◆ REQUESTS ◆
• A. Reproduce the passage of the immigration thread word for word, starting with "## circle110 (Jul" and going on through "removed the old???".
• B. List the usernames of everyone who posts in the immigration thread, naming each person once.

◆ TEXT SECTION ◆

§ §

# Immigration Information



## starnexus (Feb 3, 2012)

I have decided to stay here in Mexico but I need some information on immigration. I would like to get a FM2 visa. I read if you have a university degree plus post graduate work you are considered a 'professional' and can get the VISA. But I'm not sure can someone point me in the right direction of some good websites or offer good advice for immigrating to Mexico?

Thanks


----------



## Isla Verde (Oct 19, 2011)

starnexus said:


> I have decided to stay here in Mexico but I need some information on immigration. I would like to get a FM2 visa. I read if you have a university degree plus post graduate work you are considered a 'professional' and can get the VISA. But I'm not sure can someone point me in the right direction of some good websites or offer good advice for immigrating to Mexico?
> 
> Thanks


I don't know what sort of VISA you have in mind. There is one that allows you to work if you can find a job, not an easy thing to do, and there is another that allows you to live here legally if you can prove a regular monthly income of around $1300 US from sources such as a pension or investments.


----------



## circle110 (Jul 20, 2009)

Here is the page of the 2010 (current) law:
www.dof.gob.mx/nota_detalle.php?codigo=5129775&fecha=29/01/2010
There is/was a category for "professional" 

Well.... as I have been reading that page and posting here in the forum this very night, it has disappeared from the gob.mx site at about 9:30 pm. It was there all day... I know because I was reading it over and over.
Could it be that the new regulations have been implemented and they have removed the old???
One can hope.

Here is the new law that we are waiting for that was supposed to take effect last November:
http://dof.gob.mx/nota_detalle.php?codigo=5190774&fecha=25/05/2011

It no longer has a category for "profesional" but states that those that held the status of "profesional" previously will now be under the "residente-temporal" status.


----------



## Isla Verde (Oct 19, 2011)

circle110 said:


> Here is the page of the 2010 (current) law:
> www.dof.gob.mx/nota_detalle.php?codigo=5129775&fecha=29/01/2010
> There is/was a category for "professional"
> 
> ...


Do you remember if this "profesional" category gave you "an FM2 visa . . . if you had a university degree plus post graduate work . . . ", as was posted above by starnexus? It seems like there must be more to it than just the requirement of holding a graduate degree. If that were the case, I would be eligible for this visa as I hold two MAs.


----------



## TundraGreen (Jul 15, 2010)

Isla Verde said:


> Do you remember if this "profesional" category gave you "an FM2 visa . . . if you had a university degree plus post graduate work . . . ", as was posted above by starnexus? It seems like there must be more to it than just the requirement of holding a graduate degree. If that were the case, I would be eligible for this visa as I hold two MAs.


I don't think the degree by itself entitles you to any particular status of visa. It is only if you have a degree and are working in that capacity that you can qualify for a visa on that basis. I currently have an inmigrante visa (formerly FM2) with caracteristica "Técnico". Before that I was here on an FM3 with a similar status. In both cases, I had to establish that I was working as a technical advisor.

§ §

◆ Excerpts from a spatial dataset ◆

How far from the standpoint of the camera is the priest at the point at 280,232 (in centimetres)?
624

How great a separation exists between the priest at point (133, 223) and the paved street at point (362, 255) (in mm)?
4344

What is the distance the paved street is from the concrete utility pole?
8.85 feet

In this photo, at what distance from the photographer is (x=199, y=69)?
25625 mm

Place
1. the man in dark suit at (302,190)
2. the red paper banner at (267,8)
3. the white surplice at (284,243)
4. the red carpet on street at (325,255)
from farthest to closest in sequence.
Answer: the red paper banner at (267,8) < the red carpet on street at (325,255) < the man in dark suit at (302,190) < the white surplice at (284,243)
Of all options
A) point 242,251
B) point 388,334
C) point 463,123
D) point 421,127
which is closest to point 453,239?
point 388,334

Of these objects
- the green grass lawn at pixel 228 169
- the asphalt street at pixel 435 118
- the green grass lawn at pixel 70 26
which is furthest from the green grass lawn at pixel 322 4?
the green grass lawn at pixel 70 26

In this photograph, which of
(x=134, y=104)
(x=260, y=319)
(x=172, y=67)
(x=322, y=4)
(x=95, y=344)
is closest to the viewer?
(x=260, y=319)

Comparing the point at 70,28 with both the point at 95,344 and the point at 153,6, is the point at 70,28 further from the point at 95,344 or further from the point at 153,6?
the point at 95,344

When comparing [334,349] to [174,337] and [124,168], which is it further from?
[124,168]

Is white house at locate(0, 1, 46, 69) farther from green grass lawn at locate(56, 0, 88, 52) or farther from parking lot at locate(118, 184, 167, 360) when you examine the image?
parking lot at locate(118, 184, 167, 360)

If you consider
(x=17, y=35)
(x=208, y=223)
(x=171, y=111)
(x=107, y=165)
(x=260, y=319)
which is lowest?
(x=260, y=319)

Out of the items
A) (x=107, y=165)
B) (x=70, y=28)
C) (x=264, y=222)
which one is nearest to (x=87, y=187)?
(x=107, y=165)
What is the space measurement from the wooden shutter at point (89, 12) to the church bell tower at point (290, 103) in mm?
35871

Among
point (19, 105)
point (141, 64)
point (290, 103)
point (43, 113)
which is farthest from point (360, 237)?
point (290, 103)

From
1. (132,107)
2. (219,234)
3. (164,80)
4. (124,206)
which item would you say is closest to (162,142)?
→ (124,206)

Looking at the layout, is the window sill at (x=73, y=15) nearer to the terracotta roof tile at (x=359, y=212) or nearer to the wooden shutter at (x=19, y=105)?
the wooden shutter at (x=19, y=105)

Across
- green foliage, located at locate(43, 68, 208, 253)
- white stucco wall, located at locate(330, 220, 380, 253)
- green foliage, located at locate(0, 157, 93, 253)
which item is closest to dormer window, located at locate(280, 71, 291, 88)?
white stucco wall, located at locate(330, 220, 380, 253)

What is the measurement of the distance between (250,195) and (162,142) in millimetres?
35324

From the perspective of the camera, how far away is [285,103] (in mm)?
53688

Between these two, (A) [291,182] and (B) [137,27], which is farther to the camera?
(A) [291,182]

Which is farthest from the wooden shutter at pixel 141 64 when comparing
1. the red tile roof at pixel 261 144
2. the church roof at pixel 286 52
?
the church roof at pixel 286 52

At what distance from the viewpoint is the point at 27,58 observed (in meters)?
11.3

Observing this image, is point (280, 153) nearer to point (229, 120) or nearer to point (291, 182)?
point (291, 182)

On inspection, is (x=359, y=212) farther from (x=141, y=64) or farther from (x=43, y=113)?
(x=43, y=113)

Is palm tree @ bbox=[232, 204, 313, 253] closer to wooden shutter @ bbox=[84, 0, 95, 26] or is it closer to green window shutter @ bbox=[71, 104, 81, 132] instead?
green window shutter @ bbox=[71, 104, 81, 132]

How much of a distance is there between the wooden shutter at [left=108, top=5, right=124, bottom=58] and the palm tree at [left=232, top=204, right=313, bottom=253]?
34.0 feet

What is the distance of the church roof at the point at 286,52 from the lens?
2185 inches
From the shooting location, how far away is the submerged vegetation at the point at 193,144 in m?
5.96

§ §

◆ RESULTS OF THE EXERCISE ◆
• A.
## circle110 (Jul 20, 2009)

Here is the page of the 2010 (current) law:
www.dof.gob.mx/nota_detalle.php?codigo=5129775&fecha=29/01/2010
There is/was a category for "professional" 

Well.... as I have been reading that page and posting here in the forum this very night, it has disappeared from the gob.mx site at about 9:30 pm. It was there all day... I know because I was reading it over and over.
Could it be that the new regulations have been implemented and they have removed the old???

• B. starnexus, Isla Verde, circle110, TundraGreen